■ WHAT IS REQUIRED ■
With no images included, output each entry below exactly as it appears.

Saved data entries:
-*-

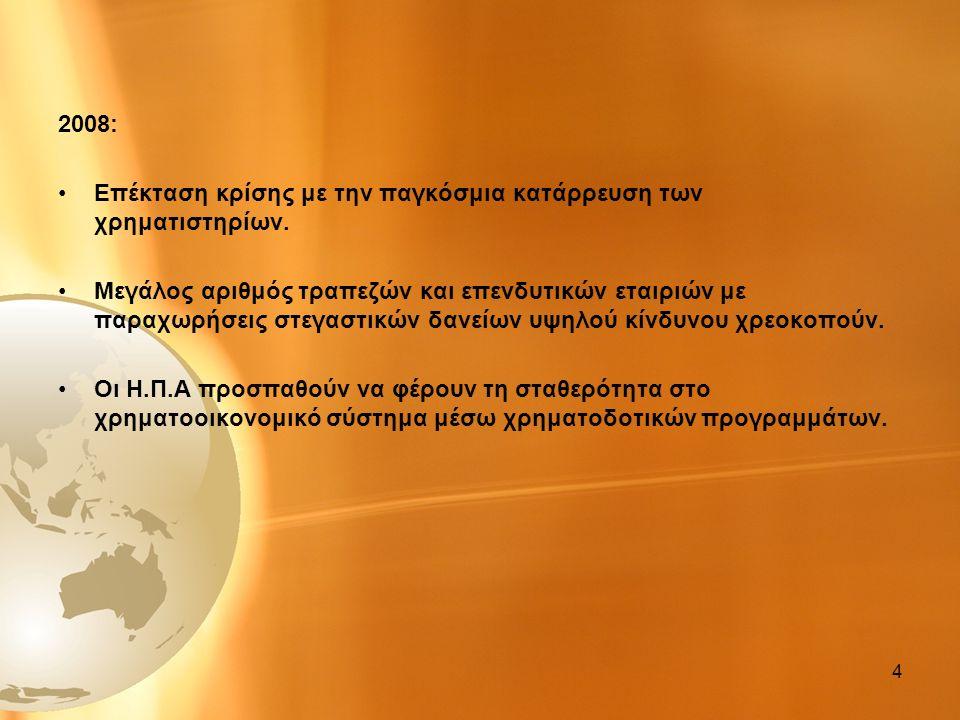 2008: Επέκταση κρίσης με την παγκόσμια κατάρρευση των χρηματιστηρίων. Μεγάλος αριθμός τραπεζών και επενδυτικών εταιριών με παραχωρήσεις στεγαστικών δα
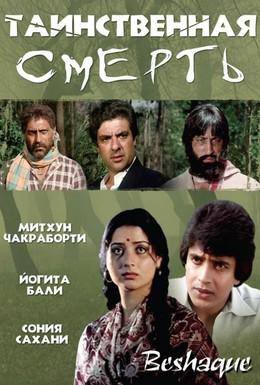Постер фильма Таинственная смерть (1981)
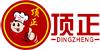 武汉顶正餐饮培训学校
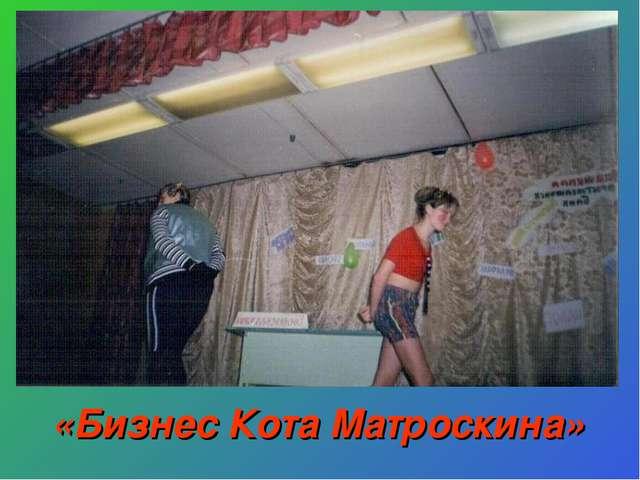 «Бизнес Кота Матроскина»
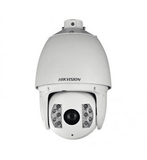 LiveHouse Automation :Hikvision DS-2DF5284-AEL 2MP Outdoor PTZ Camera,Hikvision
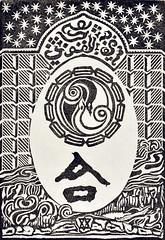 ARMONIA, xilografia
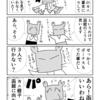 家族で函館に行く事にしたカニ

-*-

■ TASK ANSWER ■
 2008: Επέκταση κρίσης με την παγκόσμια κατάρρευση των χρηματιστηρίων. Μεγάλος αριθμός τραπεζών και επενδυτικών εταιριών με παραχωρήσεις στεγαστικών δα
Постер фильма Таинственная смерть (1981)
 武汉顶正餐饮培训学校
 «Бизнес Кота Матроскина»
 LiveHouse Automation :Hikvision DS-2DF5284-AEL 2MP Outdoor PTZ Camera,Hikvision
 ARMONIA, xilografia
 家族で函館に行く事にしたカニ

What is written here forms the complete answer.